- Task goal -
Restate all of the data exactly.

- Data supplied -
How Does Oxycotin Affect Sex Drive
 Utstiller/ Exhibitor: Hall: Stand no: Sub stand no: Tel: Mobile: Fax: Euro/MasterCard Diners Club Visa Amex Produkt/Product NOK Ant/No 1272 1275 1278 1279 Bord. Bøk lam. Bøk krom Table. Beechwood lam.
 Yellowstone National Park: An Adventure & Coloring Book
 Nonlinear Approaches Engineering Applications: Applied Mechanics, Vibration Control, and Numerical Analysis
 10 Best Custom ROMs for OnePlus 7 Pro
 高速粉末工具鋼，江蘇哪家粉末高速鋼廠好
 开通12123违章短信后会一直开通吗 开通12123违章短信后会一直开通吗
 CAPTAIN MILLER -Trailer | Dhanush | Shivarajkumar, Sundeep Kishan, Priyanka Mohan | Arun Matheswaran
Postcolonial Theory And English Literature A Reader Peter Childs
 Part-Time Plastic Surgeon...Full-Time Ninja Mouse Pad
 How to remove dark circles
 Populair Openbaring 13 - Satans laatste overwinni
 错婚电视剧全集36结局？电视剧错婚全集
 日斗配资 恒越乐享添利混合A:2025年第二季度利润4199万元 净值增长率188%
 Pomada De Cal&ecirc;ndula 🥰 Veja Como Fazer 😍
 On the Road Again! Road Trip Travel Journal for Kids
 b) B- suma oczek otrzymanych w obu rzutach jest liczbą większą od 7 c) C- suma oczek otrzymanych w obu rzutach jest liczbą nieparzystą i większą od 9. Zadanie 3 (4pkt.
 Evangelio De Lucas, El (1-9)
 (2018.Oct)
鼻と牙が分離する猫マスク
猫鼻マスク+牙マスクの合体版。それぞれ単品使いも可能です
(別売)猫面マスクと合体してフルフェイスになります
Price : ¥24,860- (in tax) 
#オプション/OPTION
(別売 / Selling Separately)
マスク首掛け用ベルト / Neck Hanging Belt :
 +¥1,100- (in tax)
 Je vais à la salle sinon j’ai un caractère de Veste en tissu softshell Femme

- Task answer -
How Does Oxycotin Affect Sex Drive
 Utstiller/ Exhibitor: Hall: Stand no: Sub stand no: Tel: Mobile: Fax: Euro/MasterCard Diners Club Visa Amex Produkt/Product NOK Ant/No 1272 1275 1278 1279 Bord. Bøk lam. Bøk krom Table. Beechwood lam.
 Yellowstone National Park: An Adventure & Coloring Book
 Nonlinear Approaches Engineering Applications: Applied Mechanics, Vibration Control, and Numerical Analysis
 10 Best Custom ROMs for OnePlus 7 Pro
 高速粉末工具鋼，江蘇哪家粉末高速鋼廠好
 开通12123违章短信后会一直开通吗 开通12123违章短信后会一直开通吗
 CAPTAIN MILLER -Trailer | Dhanush | Shivarajkumar, Sundeep Kishan, Priyanka Mohan | Arun Matheswaran
Postcolonial Theory And English Literature A Reader Peter Childs
 Part-Time Plastic Surgeon...Full-Time Ninja Mouse Pad
 How to remove dark circles
 Populair Openbaring 13 - Satans laatste overwinni
 错婚电视剧全集36结局？电视剧错婚全集
 日斗配资 恒越乐享添利混合A:2025年第二季度利润4199万元 净值增长率188%
 Pomada De Cal&ecirc;ndula 🥰 Veja Como Fazer 😍
 On the Road Again! Road Trip Travel Journal for Kids
 b) B- suma oczek otrzymanych w obu rzutach jest liczbą większą od 7 c) C- suma oczek otrzymanych w obu rzutach jest liczbą nieparzystą i większą od 9. Zadanie 3 (4pkt.
 Evangelio De Lucas, El (1-9)
 (2018.Oct)
鼻と牙が分離する猫マスク
猫鼻マスク+牙マスクの合体版。それぞれ単品使いも可能です
(別売)猫面マスクと合体してフルフェイスになります
Price : ¥24,860- (in tax) 
#オプション/OPTION
(別売 / Selling Separately)
マスク首掛け用ベルト / Neck Hanging Belt :
 +¥1,100- (in tax)
 Je vais à la salle sinon j’ai un caractère de Veste en tissu softshell Femme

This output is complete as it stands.